La Costituzione, in questo articolo, ha riconosciuto anche alle formazioni sociali un ruolo essenziale nella crescita dell’individuo, proteggendole da indebite interferenze dei pubblici poteri, rendendole destinatarie degli stessi diritti dell’individuo (principio del pluralismo sociale) e a cui fanno capo le cd. libertà collettive (ad es. il diritto di riunione e associazione, artt. 16 e 17).

Il principio pluralista è ulteriormente incentivato dalla nuova formulazione dell’art. 118, che impone ai pubblici poteri di favorire l’autonoma iniziativa dei cittadini, associati in comunità territoriali originarie costituzionalmente riconosciute, per lo svolgimento, anche in ambito locale, di attività di interesse generale, in alternativa all’intervento pubblico (sussidiarietà orizzontale).

L’ultimo comma afferma infine il principio solidarista, che impone ai cittadini non solo di rispettare le altrui libertà e diritti, ma anche e soprattutto offre la possibilità di contribuire alla concreta attuazione dei valori supremi del sistema, partecipando attivamente alla vita politica, economica e sociale. Da tale principio derivano precisi doveri a vantaggio della comunità, ai quali il singolo non può sottrarsi e che sono il vessillo dello «Stato sociale», forma di Stato che integra e completa quella dello «Stato di diritto» (art. 1 Cost.).

ESTRATTI DI DATI »
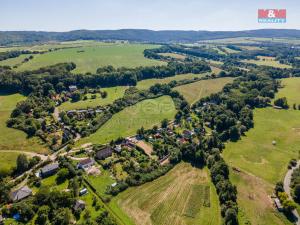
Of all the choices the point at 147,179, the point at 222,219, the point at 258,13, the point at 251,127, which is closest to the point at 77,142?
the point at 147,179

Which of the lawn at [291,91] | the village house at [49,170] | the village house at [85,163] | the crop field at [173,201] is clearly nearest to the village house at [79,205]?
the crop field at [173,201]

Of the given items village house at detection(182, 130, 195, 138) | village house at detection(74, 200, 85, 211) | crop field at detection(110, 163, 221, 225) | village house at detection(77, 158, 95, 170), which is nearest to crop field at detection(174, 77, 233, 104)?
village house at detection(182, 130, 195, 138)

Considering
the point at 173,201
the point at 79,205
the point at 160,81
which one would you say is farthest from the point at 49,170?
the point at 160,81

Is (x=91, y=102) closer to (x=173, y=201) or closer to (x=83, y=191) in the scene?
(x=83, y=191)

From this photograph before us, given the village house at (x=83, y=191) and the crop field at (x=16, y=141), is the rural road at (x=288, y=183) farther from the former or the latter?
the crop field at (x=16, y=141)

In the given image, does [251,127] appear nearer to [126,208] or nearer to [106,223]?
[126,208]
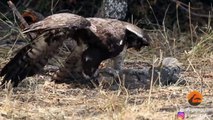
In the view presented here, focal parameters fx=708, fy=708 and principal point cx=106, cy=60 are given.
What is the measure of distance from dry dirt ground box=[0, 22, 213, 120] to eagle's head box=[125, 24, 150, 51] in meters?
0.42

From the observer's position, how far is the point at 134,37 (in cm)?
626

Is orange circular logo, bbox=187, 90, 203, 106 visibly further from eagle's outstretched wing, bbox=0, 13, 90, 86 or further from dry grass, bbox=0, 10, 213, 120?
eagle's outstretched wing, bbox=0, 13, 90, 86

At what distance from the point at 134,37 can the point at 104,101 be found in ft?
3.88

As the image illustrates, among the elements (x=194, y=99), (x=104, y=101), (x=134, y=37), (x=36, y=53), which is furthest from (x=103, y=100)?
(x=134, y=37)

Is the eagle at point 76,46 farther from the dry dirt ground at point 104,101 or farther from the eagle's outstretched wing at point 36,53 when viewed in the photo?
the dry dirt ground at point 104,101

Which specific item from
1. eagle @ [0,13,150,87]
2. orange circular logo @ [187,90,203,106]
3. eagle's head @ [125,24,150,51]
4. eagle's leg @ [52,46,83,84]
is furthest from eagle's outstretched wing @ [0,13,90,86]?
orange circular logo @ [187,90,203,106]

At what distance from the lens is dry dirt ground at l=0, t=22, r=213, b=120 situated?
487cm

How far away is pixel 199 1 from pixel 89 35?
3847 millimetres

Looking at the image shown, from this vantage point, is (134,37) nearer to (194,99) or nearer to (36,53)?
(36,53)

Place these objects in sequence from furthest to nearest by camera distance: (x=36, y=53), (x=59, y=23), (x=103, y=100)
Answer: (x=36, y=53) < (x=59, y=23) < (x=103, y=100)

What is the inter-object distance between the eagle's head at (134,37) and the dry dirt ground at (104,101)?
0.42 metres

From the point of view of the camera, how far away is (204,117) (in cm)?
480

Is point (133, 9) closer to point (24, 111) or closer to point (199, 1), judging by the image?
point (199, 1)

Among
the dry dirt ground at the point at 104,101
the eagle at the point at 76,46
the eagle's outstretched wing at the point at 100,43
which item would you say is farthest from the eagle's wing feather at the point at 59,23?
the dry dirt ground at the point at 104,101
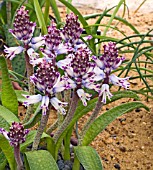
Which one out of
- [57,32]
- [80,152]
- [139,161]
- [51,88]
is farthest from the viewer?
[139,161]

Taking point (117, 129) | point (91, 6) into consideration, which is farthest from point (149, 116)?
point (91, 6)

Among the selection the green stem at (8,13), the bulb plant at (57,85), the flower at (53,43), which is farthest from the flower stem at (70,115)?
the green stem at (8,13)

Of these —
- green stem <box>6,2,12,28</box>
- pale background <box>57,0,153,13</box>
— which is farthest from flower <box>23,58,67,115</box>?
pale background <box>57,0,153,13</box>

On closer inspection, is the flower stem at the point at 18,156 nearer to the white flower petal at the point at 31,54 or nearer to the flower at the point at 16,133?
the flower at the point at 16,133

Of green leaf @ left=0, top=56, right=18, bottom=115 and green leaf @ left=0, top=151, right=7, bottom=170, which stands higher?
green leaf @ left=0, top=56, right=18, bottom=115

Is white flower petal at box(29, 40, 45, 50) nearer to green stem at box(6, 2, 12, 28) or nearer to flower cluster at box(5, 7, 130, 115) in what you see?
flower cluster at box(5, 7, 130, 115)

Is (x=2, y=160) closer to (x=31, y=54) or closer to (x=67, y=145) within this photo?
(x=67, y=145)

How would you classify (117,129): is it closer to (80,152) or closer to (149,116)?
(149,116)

...

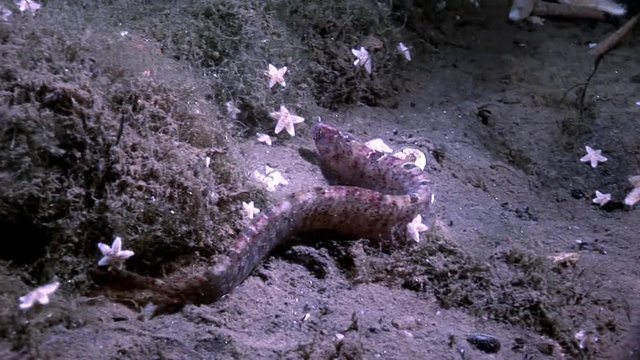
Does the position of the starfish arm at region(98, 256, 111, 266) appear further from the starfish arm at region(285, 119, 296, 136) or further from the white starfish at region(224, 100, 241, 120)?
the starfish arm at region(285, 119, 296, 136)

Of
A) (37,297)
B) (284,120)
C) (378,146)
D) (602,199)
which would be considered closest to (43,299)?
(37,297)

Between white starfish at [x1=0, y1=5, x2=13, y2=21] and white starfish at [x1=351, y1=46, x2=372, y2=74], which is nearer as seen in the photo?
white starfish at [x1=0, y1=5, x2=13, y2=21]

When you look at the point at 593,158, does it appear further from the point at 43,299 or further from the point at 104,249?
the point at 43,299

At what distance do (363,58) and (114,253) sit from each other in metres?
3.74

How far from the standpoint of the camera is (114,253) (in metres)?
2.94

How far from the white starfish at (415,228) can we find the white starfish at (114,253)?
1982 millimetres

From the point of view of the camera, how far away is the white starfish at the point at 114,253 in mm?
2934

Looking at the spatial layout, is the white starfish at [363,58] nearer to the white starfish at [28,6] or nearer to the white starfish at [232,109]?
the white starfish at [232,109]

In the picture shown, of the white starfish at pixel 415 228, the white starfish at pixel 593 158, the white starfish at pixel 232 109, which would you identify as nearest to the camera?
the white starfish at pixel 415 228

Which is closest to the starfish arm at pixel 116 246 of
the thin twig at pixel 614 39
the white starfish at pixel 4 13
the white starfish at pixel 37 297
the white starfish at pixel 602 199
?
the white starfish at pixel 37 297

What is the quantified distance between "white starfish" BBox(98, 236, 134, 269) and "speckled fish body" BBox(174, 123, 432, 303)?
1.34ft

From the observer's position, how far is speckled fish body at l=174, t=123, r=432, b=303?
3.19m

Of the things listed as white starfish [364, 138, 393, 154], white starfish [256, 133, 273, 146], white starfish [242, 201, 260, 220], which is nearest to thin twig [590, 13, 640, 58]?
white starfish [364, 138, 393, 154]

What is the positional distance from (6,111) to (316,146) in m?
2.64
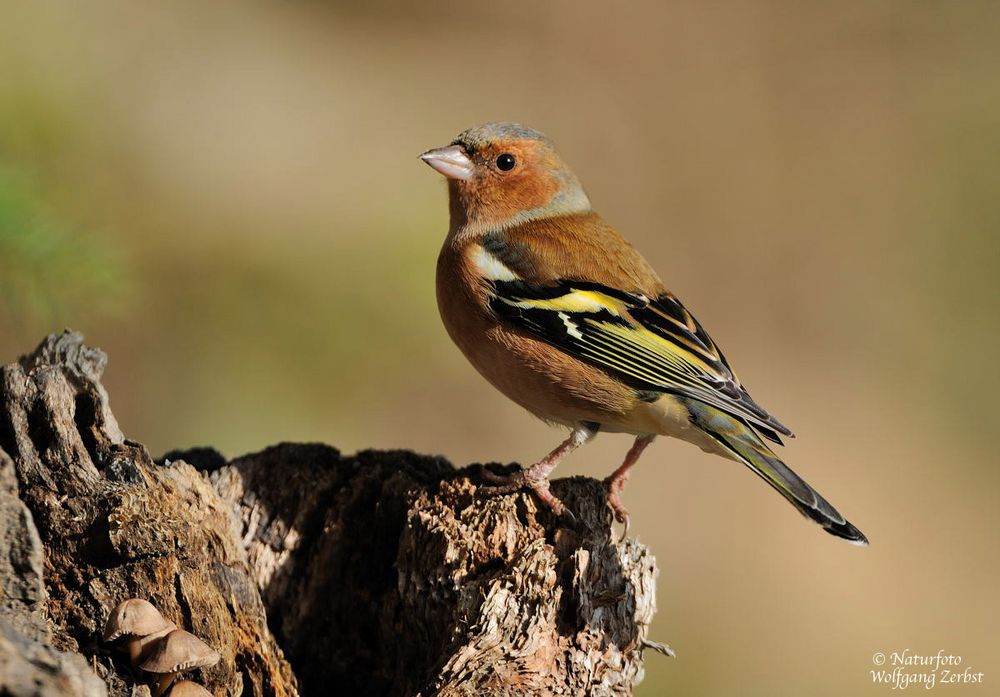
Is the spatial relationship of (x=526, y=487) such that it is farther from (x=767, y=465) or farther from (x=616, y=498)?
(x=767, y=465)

CONSEGNA 1 » Riporta per favore il passo del brano sulla Costituzione che comincia con "La Costituzione, in" e finisce con "artt. 16 e 17).".
CONSEGNA 2 » Nel brano sulla Costituzione, quale articolo impone ai pubblici poteri di favorire l'autonoma iniziativa dei cittadini?
CONSEGNA 3 » Prosegui il brano sulla Costituzione dopo la sua ultima frase.
Le voci raccolte qui sono materiale a sé, distinto dal brano sulla Costituzione.

RISPOSTA SCRITTA 1 »
La Costituzione, in questo articolo, ha riconosciuto anche alle formazioni sociali un ruolo essenziale nella crescita dell’individuo, proteggendole da indebite interferenze dei pubblici poteri, rendendole destinatarie degli stessi diritti dell’individuo (principio del pluralismo sociale) e a cui fanno capo le cd. libertà collettive (ad es. il diritto di riunione e associazione, artt. 16 e 17).

RISPOSTA SCRITTA 2 » La nuova formulazione dell'art. 118.

RISPOSTA SCRITTA 3 »
Articolo 3

Tutti i cittadini hanno pari dignità sociale e sono eguali davanti alla legge, senza distinzione di sesso, di razza, di lingua, di religione, di opinioni politiche, di condizioni personali e sociali.
È compito della Repubblica rimuovere gli ostacoli di ordine economico e sociale che, limitando di fatto la libertà e l’eguaglianza dei cittadini, impediscono il pieno sviluppo della persona umana e l’effettiva partecipazione di tutti i lavoratori all’organizzazione politica, economica e sociale del Paese.

 

L’art. 3 può essere definito il «cuore della Costituzione» e ne rappresenta una delle principali chiavi di lettura: non a caso la Corte costituzionale ha definito il principio di uguaglianza il «principio generale che condiziona tutto l’ordinamento nella sua obiettiva struttura» e che l’eguaglianza dovrebbe essere promossa come condizione essenziale per lo sviluppo dell’essere umano.
In base a tale principio il Costituente ha sostenuto che la legge deve rivolgersi «egualmente» a tutti, governanti e governati, uomini e donne, cittadini e non cittadini, e nessuno può essere esentato dal rispettarla.
Pertanto il legislatore non può emanare leggi «ad personam» che favoriscano alcuni cittadini anche nel caso ricoprano importanti cariche istituzionali: costoro, anzi, devono per primi dare l’esempio del pieno e assoluto rispetto della Costituzione e delle leggi.
Questo articolo, dunque, costituisce sia il fondamento dello Stato di diritto (primo comma) che dello Stato sociale e intervenista (secondo comma):

- il primo comma nega rilevanza giuridica alla diversità di condizioni materiali in ossequio al principio «la legge è uguale per tutti»;
- il secondo comma, invece, basandosi proprio sulla presa d’atto delle diseguaglianze cui di fatto porta la «libertà economica» tipica dello Stato liberale, introduce un solidale concetto di «disparità di trattamento giuridico» a favore dei soggetti economicamente e socialmente più deboli e svantaggiati cui lo Stato è tenuto a rispondere con azioni positive per riequilibrare le pari opportunità.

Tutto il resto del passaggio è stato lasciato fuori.